Aber Rucksäcke sind in den wenigsten Fällen breiter als die ihn tragende Person, es wäre also naheliegend das Stativ seitlich anzubringen. Nur gibt es bei fast keinem Rucksack die Möglichkeit zur seitlichen Anbringung. Ich habe mir helfen können, da ich zur Ausbalancierung der Kamera eine Schiene am Kugelkopf montiert habe (dadurch sitzt das Kameragewinde ca. 8cm hinter der Kugel und ist perfekt ausbalanciert) die kann ich in die obere seitliche Tasche einhängen und unten wird ein Stativbein in die untere seitliche Tasche eingeklemmt (siehe Foto). Klappt sehr gut, geht aber nicht bei jedem.
Die Trageriemen sind sehr komfortabel, überhaupt trägt sich der Rucksack sehr angenehm. Perfekt für lange Tage. Was nicht sehr gut gelöst ist: die Riemen können nicht verstaut werden. Beim Kata 3in1 können sogar alle Riemen hinter dem Rückenpolster versteckt werden, ideal z.B. bei Flugreisen wenn man den Rucksack als Handgepäck im Flugzeug verstauen muss.
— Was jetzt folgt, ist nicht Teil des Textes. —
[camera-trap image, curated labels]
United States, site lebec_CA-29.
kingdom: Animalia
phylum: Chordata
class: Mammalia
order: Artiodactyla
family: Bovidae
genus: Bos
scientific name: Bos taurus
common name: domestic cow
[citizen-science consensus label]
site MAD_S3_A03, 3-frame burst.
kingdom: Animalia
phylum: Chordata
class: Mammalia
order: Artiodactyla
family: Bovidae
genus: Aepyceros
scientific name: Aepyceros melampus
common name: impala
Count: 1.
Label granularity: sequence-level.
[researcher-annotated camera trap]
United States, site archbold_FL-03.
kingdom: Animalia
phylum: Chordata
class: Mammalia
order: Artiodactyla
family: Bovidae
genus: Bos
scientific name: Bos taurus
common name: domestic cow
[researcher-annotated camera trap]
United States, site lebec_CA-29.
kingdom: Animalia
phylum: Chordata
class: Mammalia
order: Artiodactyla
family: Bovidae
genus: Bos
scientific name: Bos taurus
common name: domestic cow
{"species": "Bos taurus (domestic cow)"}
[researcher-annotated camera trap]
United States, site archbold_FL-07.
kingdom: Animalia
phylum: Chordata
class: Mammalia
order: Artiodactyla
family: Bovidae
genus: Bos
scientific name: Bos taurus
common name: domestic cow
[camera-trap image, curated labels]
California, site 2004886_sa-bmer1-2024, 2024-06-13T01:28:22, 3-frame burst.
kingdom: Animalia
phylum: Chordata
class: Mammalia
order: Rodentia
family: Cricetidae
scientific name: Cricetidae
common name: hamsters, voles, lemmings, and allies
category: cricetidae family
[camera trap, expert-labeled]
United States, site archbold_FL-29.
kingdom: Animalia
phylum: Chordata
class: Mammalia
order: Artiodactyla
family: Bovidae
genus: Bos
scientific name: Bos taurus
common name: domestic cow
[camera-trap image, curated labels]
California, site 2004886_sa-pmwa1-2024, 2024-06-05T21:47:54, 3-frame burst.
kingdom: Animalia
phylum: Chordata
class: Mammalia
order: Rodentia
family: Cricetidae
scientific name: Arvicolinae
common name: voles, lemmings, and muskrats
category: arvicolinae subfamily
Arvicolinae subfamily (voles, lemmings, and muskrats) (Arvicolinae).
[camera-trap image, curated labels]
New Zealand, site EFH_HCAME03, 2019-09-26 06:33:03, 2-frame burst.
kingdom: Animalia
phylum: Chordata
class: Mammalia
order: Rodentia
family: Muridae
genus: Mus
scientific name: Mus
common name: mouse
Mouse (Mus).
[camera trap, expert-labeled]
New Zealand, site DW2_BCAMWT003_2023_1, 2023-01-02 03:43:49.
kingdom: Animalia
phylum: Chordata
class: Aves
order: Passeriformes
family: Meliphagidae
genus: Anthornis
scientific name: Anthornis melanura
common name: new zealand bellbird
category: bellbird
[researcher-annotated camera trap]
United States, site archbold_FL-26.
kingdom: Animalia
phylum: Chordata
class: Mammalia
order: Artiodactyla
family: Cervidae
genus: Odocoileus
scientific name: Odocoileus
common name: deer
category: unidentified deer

Mir würde schon reichen wenn man den Beckengurt verstauen könnte oder besser ganz abnehmen. Denn beim Einsatz im urbanen Gebiet ist der völlig unnötig, ganz im Gegenteil, er ist eigentlich nur im Weg.
Es gibt also viele kleine Details, im ersten Moment denkt man daß dies alles sehr überlegt entworfen wurde. Zu anderen Themen hat man sich wieder überhaupt keine Gedanken gemacht (Gurte verstauen). Schlussendlich ist doch so einiges nicht sehr sinnvoll gelöst. Schade.
Trotzdem ist er in der Summe seiner Eigenschaften der beste Rucksack für mich. Besser würde es nur bei deutlich höheren Preisen.